[GIVEN TASK]:
Copy out every line in the entries below that contains the word "distance". Letter case counts.
***** EXERCISE INPUTS
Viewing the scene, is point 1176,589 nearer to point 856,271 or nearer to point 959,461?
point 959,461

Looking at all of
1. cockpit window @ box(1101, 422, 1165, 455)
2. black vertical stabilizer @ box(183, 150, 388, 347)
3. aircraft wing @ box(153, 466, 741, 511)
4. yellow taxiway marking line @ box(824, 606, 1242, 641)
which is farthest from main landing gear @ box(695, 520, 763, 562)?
**********
***** EXERCISE INPUTS
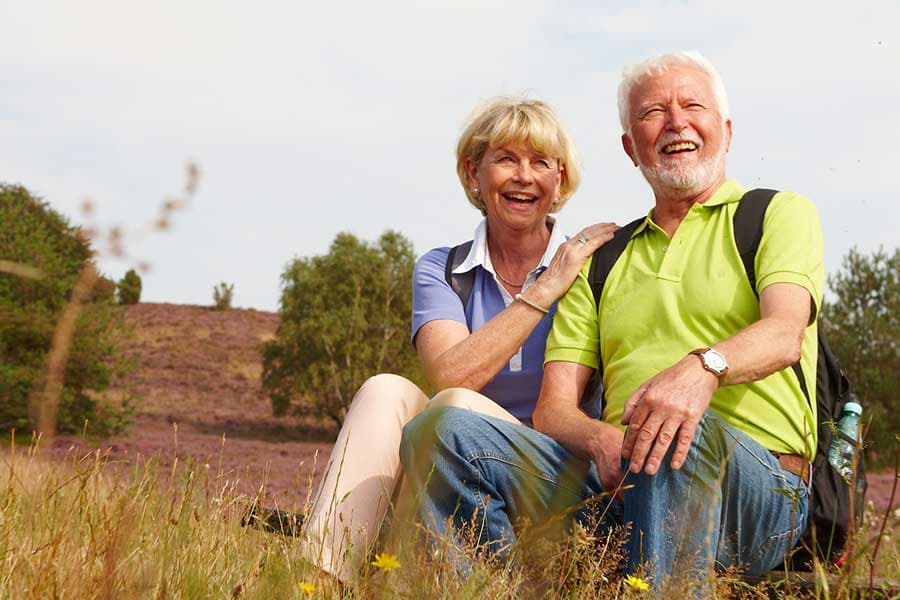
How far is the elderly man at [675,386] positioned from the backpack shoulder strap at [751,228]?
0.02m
**********
***** EXERCISE INPUTS
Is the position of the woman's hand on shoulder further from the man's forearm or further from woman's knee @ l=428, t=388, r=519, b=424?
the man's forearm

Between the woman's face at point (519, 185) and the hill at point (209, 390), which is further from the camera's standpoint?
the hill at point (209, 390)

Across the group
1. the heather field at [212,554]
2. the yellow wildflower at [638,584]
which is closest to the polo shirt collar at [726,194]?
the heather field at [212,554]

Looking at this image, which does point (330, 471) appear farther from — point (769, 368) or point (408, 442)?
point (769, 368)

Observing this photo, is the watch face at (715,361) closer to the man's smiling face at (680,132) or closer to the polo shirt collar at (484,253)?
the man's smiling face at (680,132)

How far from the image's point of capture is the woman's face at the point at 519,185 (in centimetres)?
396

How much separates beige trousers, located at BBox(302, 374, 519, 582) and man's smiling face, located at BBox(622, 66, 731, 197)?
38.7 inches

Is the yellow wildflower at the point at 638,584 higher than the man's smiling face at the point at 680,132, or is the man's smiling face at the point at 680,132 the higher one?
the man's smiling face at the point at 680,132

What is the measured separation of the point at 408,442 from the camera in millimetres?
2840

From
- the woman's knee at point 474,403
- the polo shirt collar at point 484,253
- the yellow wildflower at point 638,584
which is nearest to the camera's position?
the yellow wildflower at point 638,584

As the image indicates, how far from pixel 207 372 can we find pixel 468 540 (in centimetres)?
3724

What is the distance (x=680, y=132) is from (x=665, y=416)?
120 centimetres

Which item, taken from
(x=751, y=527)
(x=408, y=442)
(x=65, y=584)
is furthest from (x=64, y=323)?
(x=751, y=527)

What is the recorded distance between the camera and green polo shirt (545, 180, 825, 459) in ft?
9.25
**********
[TASK RESULT]:
What is the distance (x=680, y=132) is from (x=665, y=416)?
What is the recorded distance between the camera and green polo shirt (545, 180, 825, 459) in ft?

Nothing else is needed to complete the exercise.